In the background of image recognition software that can identify our friends on social media and wildflowers in our yard are neural networks, a type of artificial intelligence inspired by how our own brains process data. While neural networks quickly process data, it is difficult to trace the origin of errors that are obvious to humans – like mistaking a Converse high-top for an ankle boot. This limitation restricts their use in critical areas such as healthcare image analysis or research. However, a new tool developed at Purdue University simplifies the process of finding these errors, making it as easy as spotting mountaintops from an airplane.
“In a sense, if a neural network were able to speak, we’re showing you what it would be trying to say,” said David Gleich, a Purdue professor of computer science in the College of Science who developed the tool. The tool, featured in a paper published in Nature Machine Intelligence, helps identify areas where the network requires more information to fulfill a given task. Gleich advises using this tool for high-stakes neural network decision scenarios or image prediction tasks.
The code for the tool is available on GitHub, along with demonstrations of its use cases. Gleich collaborated on the research with Tamal K. Dey, also a Purdue professor of computer science, and Meng Liu, a former Purdue graduate student who earned a doctorate in computer science.
During testing, Gleich’s team discovered neural networks mislabeling images in databases of various subjects, including chest X-rays, gene sequences, and apparel. For instance, the neural network repeatedly mistook images of cars from the Imagenette database for cassette players. This occurred because the images were sourced from online sales listings, including tags for the cars’ stereo equipment.
Neural network image recognition systems are algorithms that mimic the weighted firing pattern of neurons to analyze and identify images. These systems are trained with a “training set” of images that provide data on each pixel, tags, and other information, along with the image’s classification. Using this training set, the network learns and extracts the necessary information to match input values with the appropriate category. This information, represented as an embedded vector, calculates the probability of an image belonging to each category. Typically, the correct identity of the image lies within the category with the highest probability.
However, these embedded vectors and probabilities do not correlate with the decision-making process humans recognize. The network produces an embedded vector of 128 numbers that do not correspond to physical features but enable image classification. In other words, the inner workings of a trained system are like a “black box” filled with unrecognizable numbers across multiple layers.
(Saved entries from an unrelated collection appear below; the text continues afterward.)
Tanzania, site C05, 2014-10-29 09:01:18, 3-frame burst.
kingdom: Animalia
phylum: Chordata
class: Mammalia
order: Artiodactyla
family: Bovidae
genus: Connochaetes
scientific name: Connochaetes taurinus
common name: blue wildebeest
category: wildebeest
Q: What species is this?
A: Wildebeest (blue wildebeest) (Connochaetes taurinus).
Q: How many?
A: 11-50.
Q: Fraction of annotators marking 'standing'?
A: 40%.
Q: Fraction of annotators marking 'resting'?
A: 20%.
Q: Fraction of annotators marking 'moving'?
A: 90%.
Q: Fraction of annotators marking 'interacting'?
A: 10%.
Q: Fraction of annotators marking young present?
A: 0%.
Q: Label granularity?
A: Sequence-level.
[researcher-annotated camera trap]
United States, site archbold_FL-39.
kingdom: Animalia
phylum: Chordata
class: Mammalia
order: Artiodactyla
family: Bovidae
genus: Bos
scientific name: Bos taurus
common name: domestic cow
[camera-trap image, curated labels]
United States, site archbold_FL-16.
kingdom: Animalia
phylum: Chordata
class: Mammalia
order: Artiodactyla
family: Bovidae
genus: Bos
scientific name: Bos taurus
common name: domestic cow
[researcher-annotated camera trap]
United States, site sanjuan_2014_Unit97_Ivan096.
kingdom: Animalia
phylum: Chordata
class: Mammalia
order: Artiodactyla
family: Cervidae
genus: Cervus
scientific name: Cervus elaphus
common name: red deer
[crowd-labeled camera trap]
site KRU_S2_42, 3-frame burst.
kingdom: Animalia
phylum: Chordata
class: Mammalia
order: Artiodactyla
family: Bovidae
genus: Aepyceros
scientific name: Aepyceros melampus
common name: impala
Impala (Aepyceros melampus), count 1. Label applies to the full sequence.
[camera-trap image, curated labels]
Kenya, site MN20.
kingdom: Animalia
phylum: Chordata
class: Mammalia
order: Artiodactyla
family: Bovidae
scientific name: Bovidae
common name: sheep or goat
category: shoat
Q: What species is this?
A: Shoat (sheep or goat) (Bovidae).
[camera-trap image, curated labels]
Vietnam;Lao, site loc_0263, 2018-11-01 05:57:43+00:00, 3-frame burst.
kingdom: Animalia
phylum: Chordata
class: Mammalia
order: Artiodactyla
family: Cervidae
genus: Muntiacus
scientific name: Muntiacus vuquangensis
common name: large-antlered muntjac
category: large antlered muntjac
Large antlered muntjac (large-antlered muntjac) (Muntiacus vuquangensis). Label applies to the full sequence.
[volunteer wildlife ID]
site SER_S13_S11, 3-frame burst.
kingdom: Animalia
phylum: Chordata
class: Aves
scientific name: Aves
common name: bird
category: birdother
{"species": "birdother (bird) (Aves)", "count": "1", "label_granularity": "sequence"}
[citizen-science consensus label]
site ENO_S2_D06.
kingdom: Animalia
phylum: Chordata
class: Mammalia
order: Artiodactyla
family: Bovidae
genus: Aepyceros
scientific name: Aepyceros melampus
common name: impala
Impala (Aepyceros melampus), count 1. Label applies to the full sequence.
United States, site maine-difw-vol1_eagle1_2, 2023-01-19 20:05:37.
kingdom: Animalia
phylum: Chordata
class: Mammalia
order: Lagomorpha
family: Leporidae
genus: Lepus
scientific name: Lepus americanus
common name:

Gleich’s approach visualizes the relationship that the computer perceives among all the images in a database, rather than tracing the decision-making path of a single image through the network. This approach provides a bird’s-eye view of how the neural network organizes the images. The relationship among the images is based on the embedded vectors and probabilities generated by the network. To enhance the view and identify areas of confusion, Gleich’s team developed a method of splitting and overlapping the classifications. They then map these relationships onto a Reeb graph, a tool from the field of topological data analysis. The graph represents related image groups as dots, color-coded by classification. Overlapping dots of different colors indicate areas of high probability for multiple classifications. By zooming in on these overlapping dots, areas of confusion, such as the car labeled as both a car and a cassette player, become apparent.
“What we’re doing is taking the complex information generated by the network and providing people with an understanding of how the network sees the data at a macroscopic level,” Gleich explained. “The Reeb map highlights the important aspects, the major groups, and their relationships, allowing us to identify errors.”
“Topological Structure of Complex Predictions” was supported by the National Science Foundation and the U.S. Department of Energy.